The Soft Core of Hard-Core Conservatism

The brand of conservatism practiced by Republican leaders is generally thought to be hard-edged. It offers a harsh critique of government, characterizing it as indulgent, wasteful, and to be largely dismantled. The assessment of any Democratic president is unremittingly dour. A conservative is tough on crime, or at least blue collar crime, advocating severe consequences for breaking the law.

Liberals by comparison are usually portrayed as softies--soft on Communism, soft on crime. Their hearts bleed, their positions shift. They are wracked by guilt, constantly coming up with new things to worry about--the plight of the poor, global warming, polar bears, spotted owls. They seem to be making excuses for people, often portraying them as victims of circumstance. That would be the stereotype.

A conservative argues instead that people are wholly responsible for their fates, that success or failure is a product not of circumstance or opportunity but of character, initiative and determination. Poverty implies laziness. Drug addiction is due to a lack of will power. It's easy to think, then, that a conservative point of view places high standards and high expectations on the self.

And yet the core of hard-core conservatism is in fact very soft. Behind that facade of toughness is an ideology that largely lets people off the hook. The critique of government and the Democratic Party is so fervently pursued that no room remains for self-critique, for reflection. Conservatism is hard on others, soft on self. The legacy of the George W. Bush era--the Iraq War, expanded debt, the financial meltdown--begs for reflection and reappraisal, but prompted instead an even more extreme and defiant version of conservatism to emerge.

The soft core of conservatism allows the individual to take a pass on any number of issues.

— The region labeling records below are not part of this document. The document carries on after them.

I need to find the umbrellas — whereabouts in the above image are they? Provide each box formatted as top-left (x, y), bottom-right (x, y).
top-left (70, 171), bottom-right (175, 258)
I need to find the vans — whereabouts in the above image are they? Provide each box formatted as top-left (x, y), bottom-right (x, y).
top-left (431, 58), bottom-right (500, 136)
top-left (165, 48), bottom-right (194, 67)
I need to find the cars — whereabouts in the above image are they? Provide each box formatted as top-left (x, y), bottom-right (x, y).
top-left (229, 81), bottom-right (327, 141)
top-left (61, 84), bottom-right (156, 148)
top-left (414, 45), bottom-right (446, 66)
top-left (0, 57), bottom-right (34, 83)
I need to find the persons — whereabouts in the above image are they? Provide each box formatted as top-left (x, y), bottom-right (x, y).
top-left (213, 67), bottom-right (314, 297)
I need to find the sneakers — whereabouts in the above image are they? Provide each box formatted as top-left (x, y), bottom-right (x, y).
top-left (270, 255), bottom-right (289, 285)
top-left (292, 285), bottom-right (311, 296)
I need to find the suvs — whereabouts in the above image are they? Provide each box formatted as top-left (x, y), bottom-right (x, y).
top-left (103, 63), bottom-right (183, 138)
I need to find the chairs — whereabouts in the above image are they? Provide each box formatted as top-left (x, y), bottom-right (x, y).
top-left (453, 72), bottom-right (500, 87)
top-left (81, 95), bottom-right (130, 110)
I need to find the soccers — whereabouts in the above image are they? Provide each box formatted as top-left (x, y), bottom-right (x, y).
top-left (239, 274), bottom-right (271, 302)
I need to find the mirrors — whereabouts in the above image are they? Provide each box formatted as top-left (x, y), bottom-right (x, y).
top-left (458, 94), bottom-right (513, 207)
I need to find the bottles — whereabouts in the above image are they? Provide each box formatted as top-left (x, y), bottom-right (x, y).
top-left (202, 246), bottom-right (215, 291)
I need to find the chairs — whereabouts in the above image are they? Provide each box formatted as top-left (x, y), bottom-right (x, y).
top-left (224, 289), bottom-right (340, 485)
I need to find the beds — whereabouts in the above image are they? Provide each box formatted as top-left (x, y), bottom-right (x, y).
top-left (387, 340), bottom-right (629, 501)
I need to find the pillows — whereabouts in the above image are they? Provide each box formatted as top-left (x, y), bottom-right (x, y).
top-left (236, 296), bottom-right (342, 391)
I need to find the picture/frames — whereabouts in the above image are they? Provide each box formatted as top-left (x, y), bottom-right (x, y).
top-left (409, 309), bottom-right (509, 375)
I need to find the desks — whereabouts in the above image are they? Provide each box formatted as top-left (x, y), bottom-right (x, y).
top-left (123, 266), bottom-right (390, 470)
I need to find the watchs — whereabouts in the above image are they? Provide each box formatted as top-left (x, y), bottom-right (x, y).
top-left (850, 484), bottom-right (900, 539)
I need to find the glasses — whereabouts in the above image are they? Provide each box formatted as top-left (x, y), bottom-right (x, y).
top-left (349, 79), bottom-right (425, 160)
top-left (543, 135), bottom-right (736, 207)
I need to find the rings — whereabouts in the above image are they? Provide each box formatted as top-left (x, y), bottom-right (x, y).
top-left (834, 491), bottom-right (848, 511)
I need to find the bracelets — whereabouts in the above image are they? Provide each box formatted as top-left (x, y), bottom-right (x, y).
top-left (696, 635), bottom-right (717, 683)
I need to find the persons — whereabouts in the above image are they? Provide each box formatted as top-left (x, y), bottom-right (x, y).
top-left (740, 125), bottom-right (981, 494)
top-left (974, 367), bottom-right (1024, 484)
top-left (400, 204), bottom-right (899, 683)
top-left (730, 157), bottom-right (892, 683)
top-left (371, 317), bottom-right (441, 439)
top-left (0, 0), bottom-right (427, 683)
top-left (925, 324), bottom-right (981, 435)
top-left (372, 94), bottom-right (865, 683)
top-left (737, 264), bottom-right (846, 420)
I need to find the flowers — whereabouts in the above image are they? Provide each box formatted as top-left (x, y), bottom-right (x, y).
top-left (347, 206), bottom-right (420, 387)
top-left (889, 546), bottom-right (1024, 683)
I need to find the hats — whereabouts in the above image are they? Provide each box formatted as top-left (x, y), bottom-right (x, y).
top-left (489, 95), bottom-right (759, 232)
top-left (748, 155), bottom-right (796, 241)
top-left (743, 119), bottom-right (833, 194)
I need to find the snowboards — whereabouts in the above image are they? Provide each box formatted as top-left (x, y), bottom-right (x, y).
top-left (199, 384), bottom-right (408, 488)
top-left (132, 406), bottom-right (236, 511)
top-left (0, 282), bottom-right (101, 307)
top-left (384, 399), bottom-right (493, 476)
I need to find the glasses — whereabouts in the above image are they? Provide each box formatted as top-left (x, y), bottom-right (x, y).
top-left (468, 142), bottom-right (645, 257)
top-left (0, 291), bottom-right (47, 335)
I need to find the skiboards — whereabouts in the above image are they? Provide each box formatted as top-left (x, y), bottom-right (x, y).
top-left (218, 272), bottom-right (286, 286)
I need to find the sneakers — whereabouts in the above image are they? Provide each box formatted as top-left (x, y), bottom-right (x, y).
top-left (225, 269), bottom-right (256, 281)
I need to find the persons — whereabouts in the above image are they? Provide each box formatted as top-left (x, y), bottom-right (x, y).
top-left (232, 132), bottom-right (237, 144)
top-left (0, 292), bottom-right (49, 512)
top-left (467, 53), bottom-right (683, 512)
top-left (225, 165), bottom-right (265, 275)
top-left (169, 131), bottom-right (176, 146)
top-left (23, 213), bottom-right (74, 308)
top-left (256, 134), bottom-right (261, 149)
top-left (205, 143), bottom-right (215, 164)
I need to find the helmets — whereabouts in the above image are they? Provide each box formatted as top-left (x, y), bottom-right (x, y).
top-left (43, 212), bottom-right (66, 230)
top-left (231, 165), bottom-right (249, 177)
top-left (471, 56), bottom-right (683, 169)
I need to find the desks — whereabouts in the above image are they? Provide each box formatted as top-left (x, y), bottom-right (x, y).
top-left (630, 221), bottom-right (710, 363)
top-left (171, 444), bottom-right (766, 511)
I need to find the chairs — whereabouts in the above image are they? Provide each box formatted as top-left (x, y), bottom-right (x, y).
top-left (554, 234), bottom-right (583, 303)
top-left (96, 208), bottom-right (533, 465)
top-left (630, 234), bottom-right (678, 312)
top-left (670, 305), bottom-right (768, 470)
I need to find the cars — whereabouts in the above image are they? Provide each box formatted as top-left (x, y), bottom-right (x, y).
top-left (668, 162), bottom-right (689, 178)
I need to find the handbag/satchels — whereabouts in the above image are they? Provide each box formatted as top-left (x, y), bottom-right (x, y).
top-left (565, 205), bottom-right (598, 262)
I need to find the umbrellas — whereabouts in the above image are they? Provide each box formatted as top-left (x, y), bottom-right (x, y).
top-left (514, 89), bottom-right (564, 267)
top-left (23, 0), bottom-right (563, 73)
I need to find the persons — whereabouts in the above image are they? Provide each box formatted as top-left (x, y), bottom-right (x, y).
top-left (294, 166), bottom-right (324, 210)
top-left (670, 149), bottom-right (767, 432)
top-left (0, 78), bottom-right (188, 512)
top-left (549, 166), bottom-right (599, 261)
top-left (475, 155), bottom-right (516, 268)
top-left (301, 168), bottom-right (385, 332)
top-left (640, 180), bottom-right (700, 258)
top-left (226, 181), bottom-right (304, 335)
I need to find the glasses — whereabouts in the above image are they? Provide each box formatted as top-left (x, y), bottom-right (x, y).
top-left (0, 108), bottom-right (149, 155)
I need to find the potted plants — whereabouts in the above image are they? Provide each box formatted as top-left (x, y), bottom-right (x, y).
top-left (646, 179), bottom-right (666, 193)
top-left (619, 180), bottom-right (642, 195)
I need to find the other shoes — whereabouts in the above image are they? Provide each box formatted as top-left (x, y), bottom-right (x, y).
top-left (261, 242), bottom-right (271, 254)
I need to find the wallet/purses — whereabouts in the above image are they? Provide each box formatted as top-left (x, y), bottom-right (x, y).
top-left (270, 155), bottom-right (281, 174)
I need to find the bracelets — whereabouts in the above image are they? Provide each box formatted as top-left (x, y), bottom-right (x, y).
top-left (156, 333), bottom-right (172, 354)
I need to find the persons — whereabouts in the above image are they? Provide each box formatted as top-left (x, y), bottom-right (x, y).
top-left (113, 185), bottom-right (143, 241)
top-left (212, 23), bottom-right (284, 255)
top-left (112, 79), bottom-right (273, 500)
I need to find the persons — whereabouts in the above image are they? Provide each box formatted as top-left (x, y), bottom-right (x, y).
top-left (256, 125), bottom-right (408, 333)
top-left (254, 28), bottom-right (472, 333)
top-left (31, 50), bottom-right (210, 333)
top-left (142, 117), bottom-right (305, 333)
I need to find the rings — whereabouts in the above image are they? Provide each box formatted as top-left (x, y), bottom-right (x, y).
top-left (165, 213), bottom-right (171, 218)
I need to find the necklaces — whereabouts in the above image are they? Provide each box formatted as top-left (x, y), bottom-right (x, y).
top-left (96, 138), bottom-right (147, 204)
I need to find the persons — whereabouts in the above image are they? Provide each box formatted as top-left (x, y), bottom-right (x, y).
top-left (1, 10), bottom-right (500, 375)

Climate change doesn't exist, and if it does, it's not our fault, and if it is our fault, we can't do anything about it. At every step in that logic, the individual and the nation are excused from taking action. The belief that government is destined to fail excuses a conservative from trying to make it work. Rather than taking on the tough issue of how to balance government revenue and expenses, a conservative maintains the illusion that tax cuts pay for themselves. The complex abstractions of statistics can be avoided by basing one's views on one's own limited experience. A conservative need not question beliefs, nor care about the poor, nor care about the impact of our lifestyles on future generations and the natural world that sustains us.

These are some serious perks. They excuse the individual from a responsibility to study, to understand, to reflect, to reappraise, to empathize, or to consider one's impact on others. And they go a long way in explaining the popularity of conservatism in its current manifestation. They indulge and satisfy like a chocolate whose hard shell obscures a soft, seductive center.